Having a good geological report is
one part of buying an asset. But so are at least four other factors:
- can
water be disposed of on the surface (a cheaper option) rather
than through reinsertion (a more expensive option)?
- is
the permitting process favorable?
- is adequate pipeline capacity available
to take gas to market? And
- is enough electricity available
to operate the necessary equipment?
Skip Hobbes said
that so much electricity-consuming equipment is running in the Powder
River Basin that some firms are considering building power generators
for their own power needs and for resale to neighbors.
High commodity prices are also causing buyers to think twice about
acquiring proven reserves. "We don't recommend buying proven reserves
at today's prices," said Hobbes. A better strategy, he suggested,
might be to acquire unproven reserves and benefit from the upside
when the asset moves to the proven reserves column.
Concerns also exist that commodity prices may be at or near the top.
Last spring, Randall & Dewey wondered if 2002 and 2003 were the first
stages of a multi-year robust price scenario with mid-cycle prices
well beyond historical averages. Or, the firm asked, is the market
closer every month to a major cycle peak? It said the answer might
be "yes" to both questions.
But Raymond James doesn't include itself among analysts predicting
a correction in 2005. Instead, the company believes that investors
are comfortable with the commodity's ability to sustain current high
prices. The firm is bullish in $40 a barrel oil and $6.65/million
cu ft natural gas.

→ Data supplied:

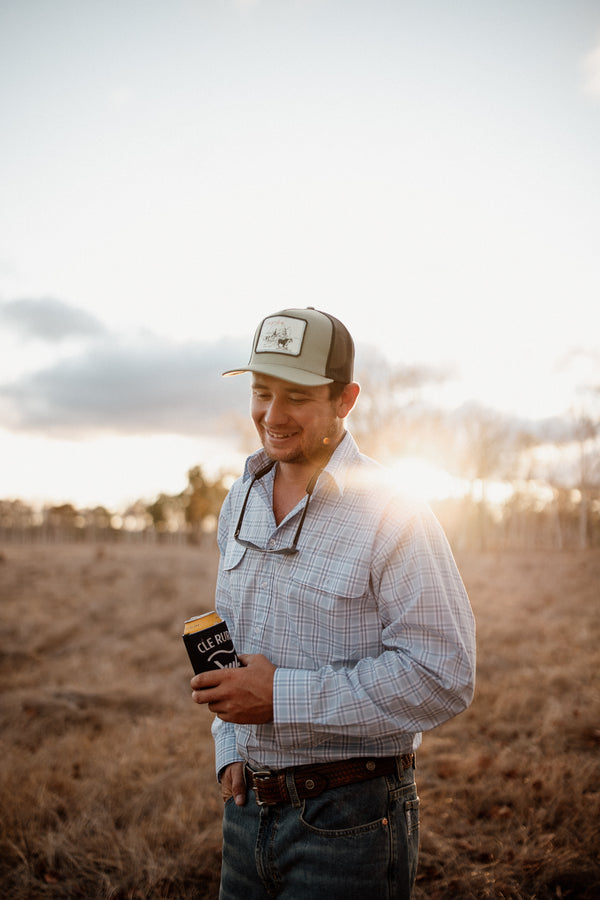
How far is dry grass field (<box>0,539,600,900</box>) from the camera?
3.32 meters

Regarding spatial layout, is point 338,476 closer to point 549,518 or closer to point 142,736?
point 142,736

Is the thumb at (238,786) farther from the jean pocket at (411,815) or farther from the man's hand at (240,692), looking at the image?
the jean pocket at (411,815)

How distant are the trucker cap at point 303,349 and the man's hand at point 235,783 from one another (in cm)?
134

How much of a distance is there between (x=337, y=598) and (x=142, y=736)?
461 cm

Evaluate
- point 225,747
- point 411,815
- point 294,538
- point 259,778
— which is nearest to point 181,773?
point 225,747

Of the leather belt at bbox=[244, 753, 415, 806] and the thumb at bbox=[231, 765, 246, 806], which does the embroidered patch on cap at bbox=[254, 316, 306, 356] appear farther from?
the thumb at bbox=[231, 765, 246, 806]

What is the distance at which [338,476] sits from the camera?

→ Request:
In the passage about buying oil and gas assets:
1. What are some firms in the Powder River Basin considering building, according to Skip Hobbes?
2. Instead of buying proven reserves, what strategy does Hobbes suggest?
3. What natural gas price is Raymond James bullish on?

→ Result of the exercise:
1. Power generators, for their own power needs and for resale to neighbors.
2. Acquiring unproven reserves and benefiting from the upside when the asset moves to the proven reserves column.
3. $6.65/million cu ft.